> [SELECTED EXCERPT]:
== Segment start ==
161 people put into psychiatric care against their will last year in the community health area that includes Kilkenny and Carlow
Also, there was good compliance at local centres
More than 1,900 people were put into psychiatric care against their will last year, 161 of them in the community health area that takes in Kilkenny and Carlow.
That’s according to figures released in a report from the Mental Health Commission published today.
There was a 20% increase in the number of involuntary admissions that came from the Gardaí – a figure described by the Commission as very concerning.
Chief executive John Farrelly says the applications should be made by healthcare staff, noting “We want to meet to get the views of the garda, An Garda Siochana, in terms of their thoughts on it and the relevant training that they might receive and really to get their thoughts but we’ve also written to the health board as well in relation to how they role out the act and I think as three public bodies we should be able to sit down and to make sure that the approach to people that are mentally ill, that that approach is dealt with predominantly through the healthcare system”.
The report also looks at the compliance of approved centres during the Covid-19 pandemic.
It found 100% compliance at St Gabriel’s Ward in St Canices Hospital while the Dept of Psychiatry at St Luke’s Hospital was found to be 97% compliant.
However, it seems neither of the local units was inspected by the Commission because of Covid-19 restrictions.
== Segment end ==
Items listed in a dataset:
== Segment start ==
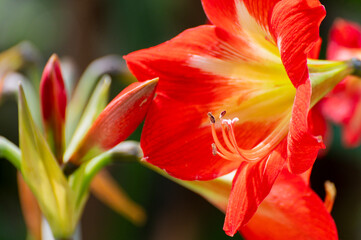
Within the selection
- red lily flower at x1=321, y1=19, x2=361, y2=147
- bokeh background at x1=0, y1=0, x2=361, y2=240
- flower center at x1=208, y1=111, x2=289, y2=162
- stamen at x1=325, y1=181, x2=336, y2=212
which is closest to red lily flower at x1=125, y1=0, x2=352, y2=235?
flower center at x1=208, y1=111, x2=289, y2=162

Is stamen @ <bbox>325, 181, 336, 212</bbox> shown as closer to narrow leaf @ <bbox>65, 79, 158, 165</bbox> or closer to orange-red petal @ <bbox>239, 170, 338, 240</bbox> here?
orange-red petal @ <bbox>239, 170, 338, 240</bbox>

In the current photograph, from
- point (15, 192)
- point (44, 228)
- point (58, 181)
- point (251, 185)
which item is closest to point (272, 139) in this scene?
point (251, 185)

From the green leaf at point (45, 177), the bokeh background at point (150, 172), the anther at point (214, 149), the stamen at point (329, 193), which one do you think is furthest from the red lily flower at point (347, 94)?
the bokeh background at point (150, 172)

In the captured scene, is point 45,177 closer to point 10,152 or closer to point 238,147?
point 10,152

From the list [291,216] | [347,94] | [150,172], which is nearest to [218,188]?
[291,216]

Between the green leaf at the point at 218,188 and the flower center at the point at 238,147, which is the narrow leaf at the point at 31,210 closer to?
the green leaf at the point at 218,188
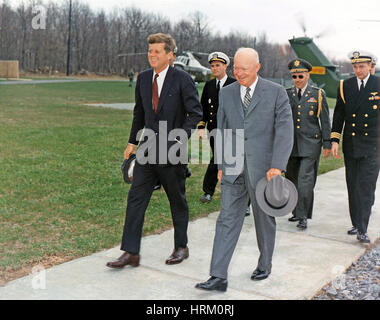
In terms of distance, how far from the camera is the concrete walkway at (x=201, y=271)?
11.9 ft

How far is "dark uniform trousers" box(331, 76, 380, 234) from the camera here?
17.3ft

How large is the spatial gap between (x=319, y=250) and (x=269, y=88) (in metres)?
1.94

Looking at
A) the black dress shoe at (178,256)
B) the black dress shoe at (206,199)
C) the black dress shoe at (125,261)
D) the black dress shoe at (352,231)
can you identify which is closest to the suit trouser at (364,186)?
the black dress shoe at (352,231)

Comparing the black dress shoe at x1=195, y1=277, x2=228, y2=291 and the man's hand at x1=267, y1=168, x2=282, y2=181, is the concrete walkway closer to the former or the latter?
the black dress shoe at x1=195, y1=277, x2=228, y2=291

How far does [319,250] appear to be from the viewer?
491cm

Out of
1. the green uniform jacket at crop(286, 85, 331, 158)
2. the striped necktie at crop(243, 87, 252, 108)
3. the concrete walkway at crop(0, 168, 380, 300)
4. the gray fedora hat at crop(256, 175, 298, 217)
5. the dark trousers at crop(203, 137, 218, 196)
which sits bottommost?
the concrete walkway at crop(0, 168, 380, 300)

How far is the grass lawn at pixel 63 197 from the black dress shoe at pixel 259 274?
3.37ft

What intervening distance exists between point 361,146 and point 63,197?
3856 mm

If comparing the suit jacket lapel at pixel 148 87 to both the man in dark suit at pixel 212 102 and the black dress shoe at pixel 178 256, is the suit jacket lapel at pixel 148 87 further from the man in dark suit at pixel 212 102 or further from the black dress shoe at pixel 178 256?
A: the man in dark suit at pixel 212 102

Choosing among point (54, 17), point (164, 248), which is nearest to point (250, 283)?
point (164, 248)

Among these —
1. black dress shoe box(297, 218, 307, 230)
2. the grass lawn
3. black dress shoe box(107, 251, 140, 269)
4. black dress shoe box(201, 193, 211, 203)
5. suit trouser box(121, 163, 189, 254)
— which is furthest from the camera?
black dress shoe box(201, 193, 211, 203)

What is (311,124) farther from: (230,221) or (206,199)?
(230,221)

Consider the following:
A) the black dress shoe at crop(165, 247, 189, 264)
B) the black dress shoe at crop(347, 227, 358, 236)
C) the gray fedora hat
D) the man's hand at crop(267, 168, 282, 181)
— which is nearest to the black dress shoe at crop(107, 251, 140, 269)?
the black dress shoe at crop(165, 247, 189, 264)
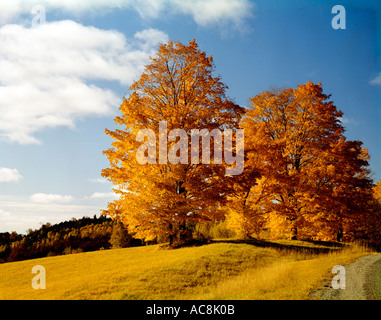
== Segment end ==
> [EXERCISE DIRECTIONS]: In the article on involuntary psychiatric admissions, output the passage from "161 people put" up to and including "Commission published today." word for word.

> [SOLUTION TO THIS TASK]:
161 people put into psychiatric care against their will last year in the community health area that includes Kilkenny and Carlow
Also, there was good compliance at local centres
More than 1,900 people were put into psychiatric care against their will last year, 161 of them in the community health area that takes in Kilkenny and Carlow.
That’s according to figures released in a report from the Mental Health Commission published today.